Más controvertida fue la posición del Ayuntamiento de la capital. Tras la muerte de Ussía, Gallardón empezó por cerrar el Balcón de Rosales, una local que tenía en su haber más de 50 denuncias de mal funcionamiento de todo tipo o incluso una orden de ciere que nunca se llegó a ejecutar. Los medios de comunicación destaparon el desastre administrativo en la gestión de las denuncias y de las licencias de actividad de las discotecas (caso Guateque bis). Y el alcalde, poco amigo de las modernas y no tan modernas formas de diversión de la plebe, precintó locales tan míticos como La Riviera, But, Moma, Ananda o Macumba, entre otros. La jugada fue tan precipitada y prejuiciosa que esta última macrodiscoteca volvió abril una semana después tras una resolución judicial.
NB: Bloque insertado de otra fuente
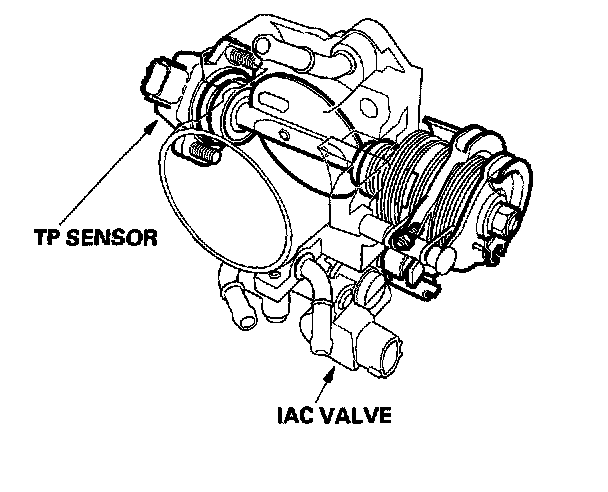 TP SENSOR

IAC VALVE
Madrid se había quedado sin La Riviera, una de las pocas salas de conciertos con las que hoy cuenta la capital. La caza de brujas había comenzado. Cada semana se conocía el cierre de un nuevo pub por cualquier deficiencia, conocida anteriormente, pero ejecutada curiosamente ahora. La Policía empezó a entrar en los garitos, a pedir los papeles, a controlar con más exhaustividad los horarios y a tocar aún más los cojones a dueños y clientes. Incluso, los espabilados de la SGAE aprovecharon la ocasión y accedieron a algunos clubs para controlar si lo que pinchaba el DJ era legal. En fin, un certero golpe de fuerza a la noche, que entró en parada cardiorrespiratoria en los últimos meses del año pasado.
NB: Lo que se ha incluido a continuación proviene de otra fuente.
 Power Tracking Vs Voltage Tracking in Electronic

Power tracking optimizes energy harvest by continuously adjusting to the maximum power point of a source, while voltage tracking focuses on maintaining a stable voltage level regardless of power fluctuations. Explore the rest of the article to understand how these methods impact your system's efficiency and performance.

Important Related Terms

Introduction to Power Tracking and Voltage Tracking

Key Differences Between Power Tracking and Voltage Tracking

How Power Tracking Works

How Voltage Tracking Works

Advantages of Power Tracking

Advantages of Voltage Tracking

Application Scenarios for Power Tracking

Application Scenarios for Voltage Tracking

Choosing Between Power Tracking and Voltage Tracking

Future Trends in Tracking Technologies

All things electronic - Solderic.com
heaven2Para colmo de males, en enero un portero y un joven relaciones públicas de la sesión Heaven de la sala Palace fueron acribillados a balazos en plena puerta del local, crimern relacionado con las mafias búlgaras que controlan precisamente la seguridad en este tipo de sitios. La presión era tanta que se vio la primera manifestación de porteros de discoteca de la Historia. Pero la la cosa no acabó ahí, ya que un mes después una redada, de las varias que se pusieron entonces en marcha, acabó con la detención de más de 30 personas por diferentes delitos y varios kilos de coca, hachis y popper requisados en la misma sala Palace que, lógicamente, acabó chapada.

Tras un invierno negro, la sociedad civil comenzó a reaccionar. La falta de control y seguridad de los establecimientos de ocio nocturno no la podían pagar los ciudadanos normales, ávidos de música y diversión. Así, se crearon diferentes plataformas para defender el estilo de vida nocturno pacífico y sin altercados, una noche madrileña variada, segura, más barata y con espacios suficientes para la música y la cultura. No se resistían a quedarse en casa los fines de semana y una necesidad muy demandada no sólo por los jóvenes, sino por los turistas que visitan la ciudad. A día de hoy, aunque la mayoría de las salas clausuradas consiguieron volver a abrir, continúan en esa batalla. Las consecuencias de la dramática muerte de Álvaro Ussía dieron un duro golpe a la noche, pero quizá tamibién abrieron una senda para que los políticos conocieran los problemas de la noche madrileña y entendieran la importancia de revitalizarla. Así sea.